The lobbying campaign occurred at the same time that Fusion GPS reportedly hired a former British spy to gather intelligence on Russia’s efforts to tamper with the 2016 presidential election and develop contacts with then-candidate Donald Trump and his associates.
“The issue is of particular concern to the Committee given that when Fusion GPS reportedly was acting as an unregistered agent of Russian interests, it appears to have been simultaneously overseeing the creation of the unsubstantiated dossier of allegations of a conspiracy between the Trump campaign and the Russians,” Grassley said in the letter.
Fusion GPS said it was working for the law firm representing Prevezon in litigation and complied with disclosure rules.
“By the very nature of that work, Fusion GPS was working with a law firm to ensure compliance with the law,” the firm said in a statement. “Fusion GPS was not required to register under the Foreign Agents Registration Act.”
BuzzFeed published the dossier in January after CNN reported that intelligence officials included its existence in a briefing to then-President Obama and President-Elect Trump. Trump denied the allegations in the dossier.
The dossier’s author, Christopher Steele, used to head MI6’s Russia desk, and the FBI takes him seriously because he assisted with its corruption investigation into FIFA, according to the Washington Post. U.S. intelligence officials have corroborated some of the information in the dossier, according to CNN.
Steele was hired by Glenn Simpson, a former Wall Street Journal reporter who co-founded Fusion GPS, according to the New York Times.
While Steele was compiling the dossier last summer, Simpson was at the same time working for the U.S. law firm representing a Russian holding company that New York federal prosecutors accused of laundering money in a massive tax fraud. The company is controlled by Denis Katsyv, the son of a former Russian transport minister.
Katsyv meanwhile hired a lobbyist named Rinat Akhmetshin to oppose the human rights sanctions bill called the Global Magnitsky Act. The Russian government opposed the bill because it’s named after a Russian lawyer who died mysteriously in a Moscow jail cell in 2009. The lawyer, Sergei Magnitsky, uncovered the tax fraud that Katsyv is accused of laundering money from.

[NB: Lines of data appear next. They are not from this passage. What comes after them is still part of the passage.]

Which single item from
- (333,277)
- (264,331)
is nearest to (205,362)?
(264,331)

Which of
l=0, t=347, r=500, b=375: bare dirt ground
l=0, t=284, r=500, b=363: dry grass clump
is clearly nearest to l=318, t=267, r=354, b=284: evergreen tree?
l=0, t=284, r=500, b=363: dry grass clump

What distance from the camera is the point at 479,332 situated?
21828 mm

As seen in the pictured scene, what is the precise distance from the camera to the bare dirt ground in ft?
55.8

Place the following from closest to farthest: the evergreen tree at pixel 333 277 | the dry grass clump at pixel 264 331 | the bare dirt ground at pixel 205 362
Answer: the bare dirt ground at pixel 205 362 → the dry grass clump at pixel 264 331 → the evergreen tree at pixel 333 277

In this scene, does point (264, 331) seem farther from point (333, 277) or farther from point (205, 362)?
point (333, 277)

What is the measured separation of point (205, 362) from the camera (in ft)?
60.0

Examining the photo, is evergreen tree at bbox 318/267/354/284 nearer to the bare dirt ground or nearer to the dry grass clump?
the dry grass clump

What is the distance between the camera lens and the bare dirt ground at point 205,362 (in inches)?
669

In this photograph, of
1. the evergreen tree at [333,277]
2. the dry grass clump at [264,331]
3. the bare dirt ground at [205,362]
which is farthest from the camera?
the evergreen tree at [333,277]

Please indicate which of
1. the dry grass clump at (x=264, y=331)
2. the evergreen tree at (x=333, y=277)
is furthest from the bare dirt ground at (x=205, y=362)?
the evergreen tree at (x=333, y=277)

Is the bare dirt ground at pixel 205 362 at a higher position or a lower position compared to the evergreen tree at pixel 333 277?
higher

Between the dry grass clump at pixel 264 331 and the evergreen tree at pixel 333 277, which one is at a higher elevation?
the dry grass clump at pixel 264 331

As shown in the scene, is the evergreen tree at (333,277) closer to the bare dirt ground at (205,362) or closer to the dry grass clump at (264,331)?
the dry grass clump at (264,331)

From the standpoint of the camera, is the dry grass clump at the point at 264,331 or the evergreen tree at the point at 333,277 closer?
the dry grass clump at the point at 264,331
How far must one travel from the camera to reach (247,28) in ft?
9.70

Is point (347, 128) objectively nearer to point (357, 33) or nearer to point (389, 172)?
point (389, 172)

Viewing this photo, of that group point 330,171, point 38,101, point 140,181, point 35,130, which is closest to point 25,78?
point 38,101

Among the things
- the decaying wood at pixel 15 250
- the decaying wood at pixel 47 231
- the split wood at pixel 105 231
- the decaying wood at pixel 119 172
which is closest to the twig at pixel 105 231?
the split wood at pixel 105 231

Grassley’s letter noted with concern Akhmetshin’s background in Russian intelligence. Akhmetshin previously told POLITICO he was drafted as a Soviet counterintelligence officer but denied any ongoing affiliation with the Russian state. He didn’t immediately answer a request for comment on Grassley’s letter.
“It is highly troubling that Fusion GPS appears to have been working with someone with ties to Russian intelligence –let alone someone alleged to have conducted political disinformation campaigns– as part of a pro- Russia lobbying effort while also simultaneously overseeing the creation of the Trump/Russia dossier,” Grassley wrote. “The relationship casts further doubt on an already highly dubious dossier.”
Grassley’s letter also attached a complaint to the Justice Department last July from Bill Browder, an American-born investor who employed Magnitsky at the time of his death. In the complaint, Browder accused Fusion GPS of failing to disclose its activities under FARA. Grassley wanted to know what action the Justice Department had taken on Browder’s complaint.